=== Required actions ===
a) Summarize the passage below on wave function collapse in two sentences.
b) Answer these questions using the passage below on wave function collapse:
(i) Under the Copenhagen interpretation, what would any observation or measurement cause?
(ii) What would the proposed collapse detector basically always return?
(iii) Which physicist is named as working on theories of the collapse of the wave function?

=== Extract ===
I think this is a pretty good explanation for why it's physically impossible to passively observe a wave function and alert when it collapses. Following the Copenhagen interpretation (which is the implicit in most discussions about the 'collapse' of the wave function) any observation or measurement would cause a collapse. So your 'collapse detector' would have to be doing something like observing the wave function on some small interval and reporting back if the wave function it observed was a collapsed wave function. But each time it makes that observation, it would cause a collapse. So it'd basically always return True and give no information about the other entangled particle.

It's also probably worth noting that "the collapse of the wave function" isn't really a well-defined physical phenomenon. There are a small number of physicists like Roger Penrose who are working on theories of the collapse of the wave function and taking the Copenhagen interpretation as literal, physical behavior. He's trying to discover the mechanism of the process of collapse. But as it stands today we don't have any physical evidence that wave functions collapse when 'observed' (and 'observation' here is also really hard to define.) And we don't have any real information about what that would mean.

=== Provided data ===
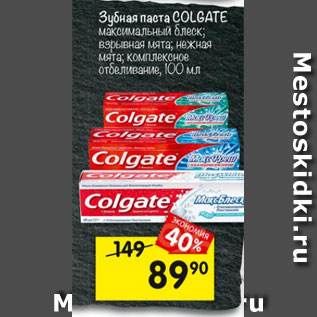 Акция - Зубная паста COLGATE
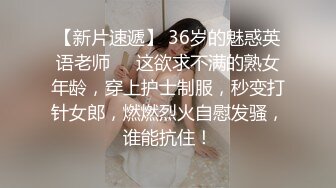  买个偷拍眼镜记录和小侄女明面第一次，中途以为被发现吓一身汗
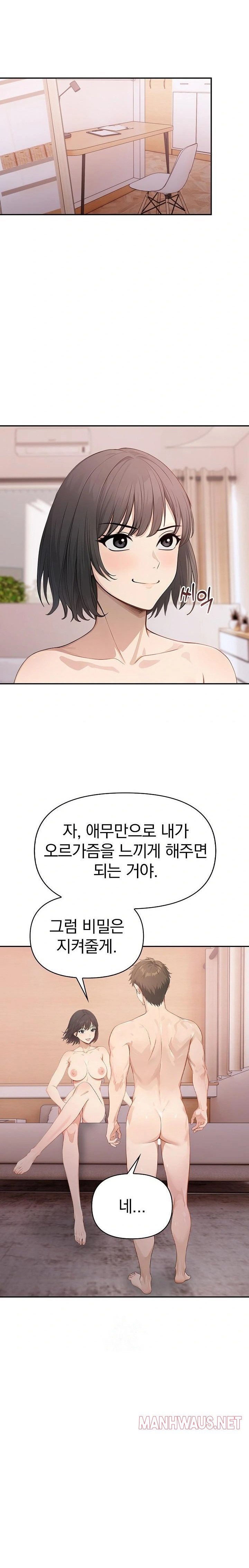 The Temptation of Local Married Women Raw - Page 14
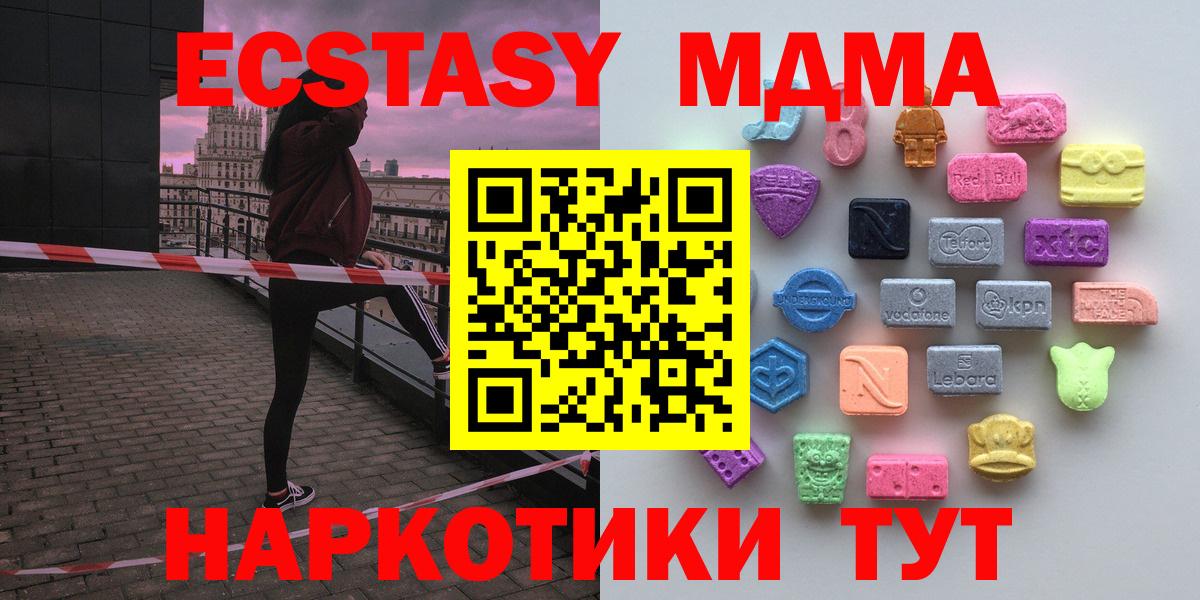Экстази MDMA  Экстази  Луга  ЭКСТАЗИ louis Vuitton  blacksprut ONION  Вход с VPN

=== Exercise solutions ===
a) Under the Copenhagen interpretation, any observation or measurement causes a wave function to collapse, so a detector that repeatedly observed one would cause a collapse each time, would basically always return True, and would give no information about the other entangled particle. The collapse of the wave function is also not a well-defined physical phenomenon, and although a few physicists such as Roger Penrose are trying to discover its mechanism, there is currently no physical evidence that wave functions collapse when observed.

b)
(i) A collapse of the wave function.
(ii) True.
(iii) Roger Penrose.